▸ **EXCERPT TO READ**
::::::
# Homework for Kayakers



## Willi_H2O (Mar 6, 2009)

Learn and understand that flow changes constantly, especially with spring rains and thunderstorms. *What looked nice and peaceful 2 days ago may now be a wild raging torrent easily capable of pinning you against bridges, culverts, dams, and trees.*

The United States Geological Survey (USGS) maintains gaging stations on many of the rivers, streams, creeks and lakes around Michigan. 
Current stream flow conditions are transmitted every few hours via satellite into USGS district computer systems and from there onto the Internet. This gives an indication of what is happening around town before you leave home. Beware : ice or debris such as log jams; algal and aquatic growth in the stream; sediment movement; can alter or skew the recording equipment. 


*Visually scouting in person is always the best way to maintain your safety.*

http://water.weather.gov//ahps2/index.php?wfo=dtx


----------



## Willi_H2O (Mar 6, 2009)

I guess nobody checks stuff before they go out 
- they just wing it and whatever happens -- oh well


----------



## Swamp Monster (Jan 11, 2002)

Not necessarily. If you haven't noticed, this is an outdoor site visited primarily by folks that fish and or hunt. Most who spend time on moving water use these tools often to check water conditions for a number of reasons. Is the river blown out? Is it safe to wade? Is it enough influx of water to bring fish up to spawn? Is it safe to launch your craft (boat or yak) to get to those backwaters for ducks? Low and clear or high and muddy? Certainly flow numbers can't completely answer any of those questions but it's a start. They are good tools to use.


----------
::::::
▸ **DATA EXTRACT**
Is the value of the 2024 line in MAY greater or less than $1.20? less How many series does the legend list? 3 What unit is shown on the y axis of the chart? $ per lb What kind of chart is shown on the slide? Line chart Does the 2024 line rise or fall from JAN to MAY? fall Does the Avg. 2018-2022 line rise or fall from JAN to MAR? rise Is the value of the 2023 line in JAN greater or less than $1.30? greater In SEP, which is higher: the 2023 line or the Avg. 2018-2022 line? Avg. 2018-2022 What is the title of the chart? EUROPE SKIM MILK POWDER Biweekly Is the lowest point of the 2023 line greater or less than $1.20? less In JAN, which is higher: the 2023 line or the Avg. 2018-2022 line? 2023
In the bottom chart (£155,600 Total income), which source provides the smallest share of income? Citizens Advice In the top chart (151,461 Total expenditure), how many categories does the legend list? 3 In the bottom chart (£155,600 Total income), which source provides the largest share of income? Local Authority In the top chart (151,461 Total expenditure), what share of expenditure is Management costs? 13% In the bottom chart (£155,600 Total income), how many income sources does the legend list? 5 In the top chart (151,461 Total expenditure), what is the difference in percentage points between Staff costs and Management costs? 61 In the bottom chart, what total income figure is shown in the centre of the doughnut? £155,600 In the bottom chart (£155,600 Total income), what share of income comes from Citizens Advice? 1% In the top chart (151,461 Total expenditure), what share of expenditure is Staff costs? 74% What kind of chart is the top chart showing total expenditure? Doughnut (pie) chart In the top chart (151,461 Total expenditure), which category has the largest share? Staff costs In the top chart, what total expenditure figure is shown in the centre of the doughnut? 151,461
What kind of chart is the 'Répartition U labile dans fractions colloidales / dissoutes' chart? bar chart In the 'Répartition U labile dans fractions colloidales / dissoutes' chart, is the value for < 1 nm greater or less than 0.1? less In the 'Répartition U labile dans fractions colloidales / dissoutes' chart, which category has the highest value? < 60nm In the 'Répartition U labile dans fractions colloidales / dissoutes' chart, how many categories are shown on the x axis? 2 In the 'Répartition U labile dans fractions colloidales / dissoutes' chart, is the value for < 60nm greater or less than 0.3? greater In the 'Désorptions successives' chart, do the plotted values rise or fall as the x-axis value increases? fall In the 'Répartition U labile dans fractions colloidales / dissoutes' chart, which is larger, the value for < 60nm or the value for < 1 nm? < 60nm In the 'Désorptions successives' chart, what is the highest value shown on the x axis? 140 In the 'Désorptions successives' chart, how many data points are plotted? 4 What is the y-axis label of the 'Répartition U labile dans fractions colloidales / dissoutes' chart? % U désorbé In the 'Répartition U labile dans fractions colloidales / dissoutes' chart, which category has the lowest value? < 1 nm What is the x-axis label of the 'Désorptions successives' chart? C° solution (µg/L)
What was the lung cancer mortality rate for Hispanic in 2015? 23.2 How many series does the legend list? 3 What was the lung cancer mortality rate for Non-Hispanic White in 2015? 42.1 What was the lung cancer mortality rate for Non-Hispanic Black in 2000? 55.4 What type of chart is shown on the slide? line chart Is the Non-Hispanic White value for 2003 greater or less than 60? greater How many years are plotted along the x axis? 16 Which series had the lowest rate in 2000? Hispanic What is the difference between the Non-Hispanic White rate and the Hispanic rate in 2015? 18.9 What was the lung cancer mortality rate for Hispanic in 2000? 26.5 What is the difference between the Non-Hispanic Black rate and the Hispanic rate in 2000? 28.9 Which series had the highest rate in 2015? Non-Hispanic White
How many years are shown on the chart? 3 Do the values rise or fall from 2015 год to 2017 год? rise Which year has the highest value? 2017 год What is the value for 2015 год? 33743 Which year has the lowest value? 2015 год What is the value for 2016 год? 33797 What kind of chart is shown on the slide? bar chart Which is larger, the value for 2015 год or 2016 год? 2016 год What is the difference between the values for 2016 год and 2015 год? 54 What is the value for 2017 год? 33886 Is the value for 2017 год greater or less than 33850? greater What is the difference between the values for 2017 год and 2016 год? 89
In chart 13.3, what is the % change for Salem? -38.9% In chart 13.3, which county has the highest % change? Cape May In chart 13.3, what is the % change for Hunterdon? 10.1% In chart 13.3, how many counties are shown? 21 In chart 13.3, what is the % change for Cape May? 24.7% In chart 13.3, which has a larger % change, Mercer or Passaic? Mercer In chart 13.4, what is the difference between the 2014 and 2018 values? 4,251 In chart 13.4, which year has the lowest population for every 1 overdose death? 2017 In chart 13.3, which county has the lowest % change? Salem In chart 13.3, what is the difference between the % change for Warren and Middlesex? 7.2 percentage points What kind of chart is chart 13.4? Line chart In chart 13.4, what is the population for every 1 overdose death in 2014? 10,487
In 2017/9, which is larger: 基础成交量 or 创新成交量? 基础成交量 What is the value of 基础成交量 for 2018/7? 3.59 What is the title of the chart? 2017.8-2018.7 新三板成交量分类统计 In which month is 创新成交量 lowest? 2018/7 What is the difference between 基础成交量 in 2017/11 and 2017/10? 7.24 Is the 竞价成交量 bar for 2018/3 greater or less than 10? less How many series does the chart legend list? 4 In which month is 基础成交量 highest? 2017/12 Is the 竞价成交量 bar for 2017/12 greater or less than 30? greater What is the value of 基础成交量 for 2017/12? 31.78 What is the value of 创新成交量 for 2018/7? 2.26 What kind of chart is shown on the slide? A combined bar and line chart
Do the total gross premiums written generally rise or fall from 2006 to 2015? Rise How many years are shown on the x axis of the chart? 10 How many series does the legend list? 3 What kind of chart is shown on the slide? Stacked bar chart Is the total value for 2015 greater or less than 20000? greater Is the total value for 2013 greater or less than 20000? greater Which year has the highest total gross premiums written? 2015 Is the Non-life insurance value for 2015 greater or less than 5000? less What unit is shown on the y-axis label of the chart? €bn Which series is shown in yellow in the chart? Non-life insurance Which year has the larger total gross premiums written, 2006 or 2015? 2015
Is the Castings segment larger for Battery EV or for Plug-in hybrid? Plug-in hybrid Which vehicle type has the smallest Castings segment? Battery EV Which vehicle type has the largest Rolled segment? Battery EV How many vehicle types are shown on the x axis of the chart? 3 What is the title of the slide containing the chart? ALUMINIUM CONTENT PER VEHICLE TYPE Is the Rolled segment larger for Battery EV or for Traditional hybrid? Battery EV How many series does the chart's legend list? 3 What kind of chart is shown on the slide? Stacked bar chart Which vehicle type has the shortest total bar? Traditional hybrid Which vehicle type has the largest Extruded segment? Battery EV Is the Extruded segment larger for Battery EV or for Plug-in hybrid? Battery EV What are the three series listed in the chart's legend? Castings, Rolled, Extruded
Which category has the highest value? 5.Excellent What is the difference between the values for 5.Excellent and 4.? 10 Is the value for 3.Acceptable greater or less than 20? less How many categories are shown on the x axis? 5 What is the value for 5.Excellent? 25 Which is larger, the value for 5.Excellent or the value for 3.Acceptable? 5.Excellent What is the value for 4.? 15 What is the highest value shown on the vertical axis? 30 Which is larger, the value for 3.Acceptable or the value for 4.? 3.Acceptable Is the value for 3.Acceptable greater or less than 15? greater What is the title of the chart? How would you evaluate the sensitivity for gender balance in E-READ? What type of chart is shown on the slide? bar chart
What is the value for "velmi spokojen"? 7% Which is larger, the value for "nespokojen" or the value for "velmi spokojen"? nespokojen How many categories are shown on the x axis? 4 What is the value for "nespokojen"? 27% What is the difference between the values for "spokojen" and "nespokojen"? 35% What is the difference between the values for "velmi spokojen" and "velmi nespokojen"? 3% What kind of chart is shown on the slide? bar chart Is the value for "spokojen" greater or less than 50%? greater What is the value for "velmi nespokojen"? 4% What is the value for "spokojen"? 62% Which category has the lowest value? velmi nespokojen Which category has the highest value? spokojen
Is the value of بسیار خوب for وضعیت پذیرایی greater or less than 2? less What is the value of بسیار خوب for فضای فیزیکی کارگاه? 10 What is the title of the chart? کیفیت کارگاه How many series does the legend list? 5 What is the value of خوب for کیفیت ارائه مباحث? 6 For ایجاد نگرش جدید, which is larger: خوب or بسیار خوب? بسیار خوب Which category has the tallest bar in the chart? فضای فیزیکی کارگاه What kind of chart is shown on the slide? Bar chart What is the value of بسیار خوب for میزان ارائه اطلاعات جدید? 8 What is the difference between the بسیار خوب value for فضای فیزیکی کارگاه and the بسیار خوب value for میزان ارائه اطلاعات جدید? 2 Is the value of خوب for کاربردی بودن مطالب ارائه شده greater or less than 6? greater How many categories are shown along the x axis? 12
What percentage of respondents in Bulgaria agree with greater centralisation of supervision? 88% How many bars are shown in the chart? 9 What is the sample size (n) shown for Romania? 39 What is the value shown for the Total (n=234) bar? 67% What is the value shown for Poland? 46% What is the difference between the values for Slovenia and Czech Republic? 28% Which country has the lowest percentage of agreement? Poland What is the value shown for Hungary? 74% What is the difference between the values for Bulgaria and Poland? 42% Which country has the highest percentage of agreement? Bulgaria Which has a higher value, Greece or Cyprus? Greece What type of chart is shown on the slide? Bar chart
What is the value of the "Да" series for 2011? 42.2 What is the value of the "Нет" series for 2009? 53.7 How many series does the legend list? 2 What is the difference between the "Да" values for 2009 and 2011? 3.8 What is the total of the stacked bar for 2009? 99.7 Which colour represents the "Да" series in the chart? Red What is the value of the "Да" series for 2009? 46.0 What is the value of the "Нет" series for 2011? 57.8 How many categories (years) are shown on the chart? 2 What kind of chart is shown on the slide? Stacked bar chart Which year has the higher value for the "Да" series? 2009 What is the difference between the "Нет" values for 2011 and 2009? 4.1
::::::
▸ **TASK BRIEF**
In the kayaking thread, how do current stream flow conditions reach the USGS district computer systems?

▸ **ANSWER SECTION**
They are transmitted every few hours via satellite.